ChangeSet@1.2296, 2006-11-27 13:24:24+04:00, ramil@mysql.com +3 -0
  Fix for bug #21587: FLUSH TABLES causes server crash when used with HANDLER statements
  
  Problems (appear only under some circumstances): 
    1. we get a reference to a deleted table searching in the 
       thd->handler_tables_hash in the mysql_ha_read().
  
    2. DBUG_ASSERT(table->file->inited == handler::NONE); assert fails in the
       close_thread_table().
  
  Fix: end open index scans and table scans and remove references to the 
  tables from the handler tables hash. After this preparation it is safe 
  to close the tables. The close can no longer fail on open index/table 
  scans and the closed table will not be used again by handler functions.
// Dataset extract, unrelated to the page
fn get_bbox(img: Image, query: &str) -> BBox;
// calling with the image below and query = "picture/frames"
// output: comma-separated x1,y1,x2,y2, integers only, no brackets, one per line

Noted in 5.0.32, 5.1.15 changelogs.

Using FLUSH TABLES in one connection while another connection is
using HANDLER statements caused a server crash.
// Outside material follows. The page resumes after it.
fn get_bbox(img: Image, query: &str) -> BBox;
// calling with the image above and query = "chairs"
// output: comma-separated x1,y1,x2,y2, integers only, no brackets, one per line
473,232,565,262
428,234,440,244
The fix for this bug must be reverted, because it causes a more serious bug (bug #29474).  An alternate fix for this bug will be prepared.
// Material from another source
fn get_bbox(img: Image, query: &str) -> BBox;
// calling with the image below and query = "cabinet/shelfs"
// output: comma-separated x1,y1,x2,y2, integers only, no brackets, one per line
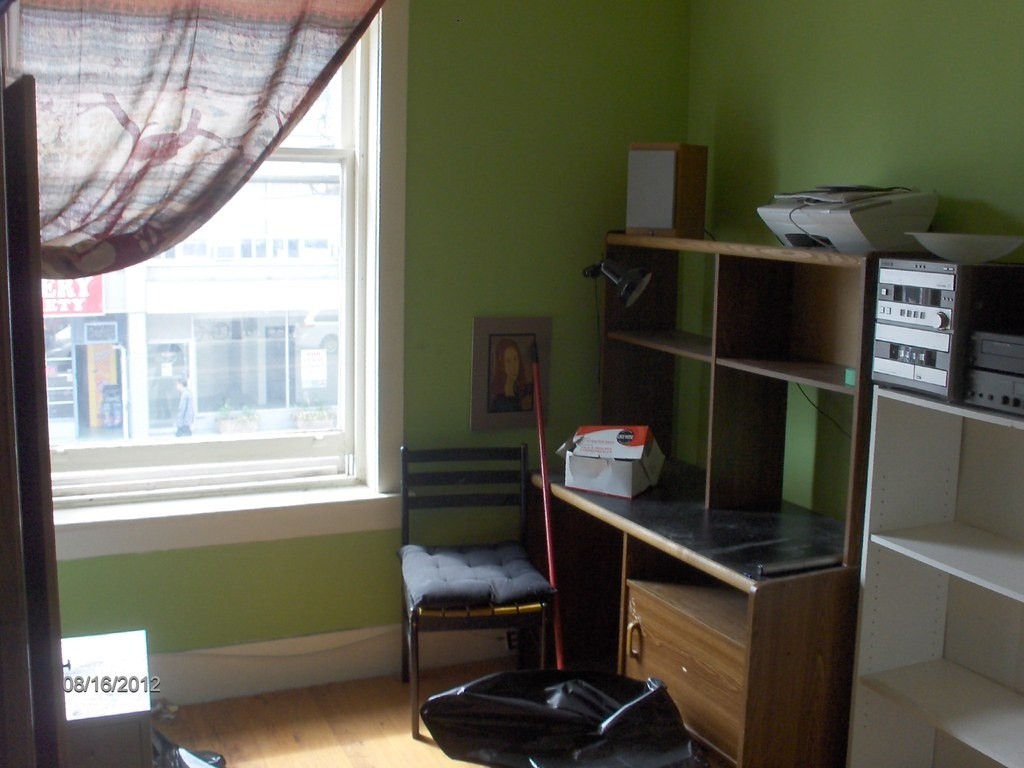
845,377,1024,768
525,229,877,767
The previous fix for this bug has been reverted, as of 5.0.48 and 5.1.22-beta.

Another fix is being prepared.

A patch for this bug has been committed. After review, it may
be pushed to the relevant source trees for release in the next
version. You can access the patch from:

  http://lists.mysql.com/commits/34934

ChangeSet@1.2526, 2007-10-04 17:34:41-03:00, davi@moksha.local +1 -0
  Bug#21587 FLUSH TABLES causes server crash when used with HANDLER statements
  
  This bug is a symptom of the way handler's tables are managed. The
  most different aspect, compared to the conventional behavior, is that
  the handler's tables are long lived, meaning that their lifetimes are
  not bounded by the duration of the command that opened them. For this
  effect the handler code uses its own list (handler_tables instead of
  open_tables) to hold open handler tables so that the tables won't be
  closed at the end of the command/statement. Besides the handler_tables
  list, there is a hash (handler_tables_hash) which is used to associate
  handler aliases to tables and to refresh the tables upon demand (flush
  tables).
  
  The current implementation doesn't work properly with refreshed tables
  -- more precisely when flush commands are issued by other initiators.
  This happens because when a handler open or read statement is being
  processed, the associated table has to be opened or locked and, for this
  matter, the open_tables and handler_tables lists are swapped so that the
  new table being opened is inserted into the handler_tables list. But when
  opening or locking the table, if the refresh version is different from the
  thread refresh version then all used tables in the open_tables list (now
  handler_tables) are refreshed. In the "refreshing" process the handler
  tables are flushed (closed) without being properly unlinked from the
  handler hash.
  
  The current implementation also fails to properly discard handlers of
  dropped tables, but this and other problems are going to be addressed
  in the fixes for bugs 31397 and 31409.
  
  The chosen approach tries to properly save and restore the table state
  so that no table is flushed during the table open and lock operations.
  The logic is almost the same as before with the list swapping, but with
  a working glue code.
  
  The test case for this bug is going to be committed into 5.1 because it
  requires a test feature only avaiable in 5.1 (wait_condition).

Pushed into 5.1.23-beta

Pushed into 5.0.52

Noted in 5.0.52, 5.1.23 changelogs.

Executing FLUSH TABLES while tables were open for use with HANDLER
statements could cause a server crash.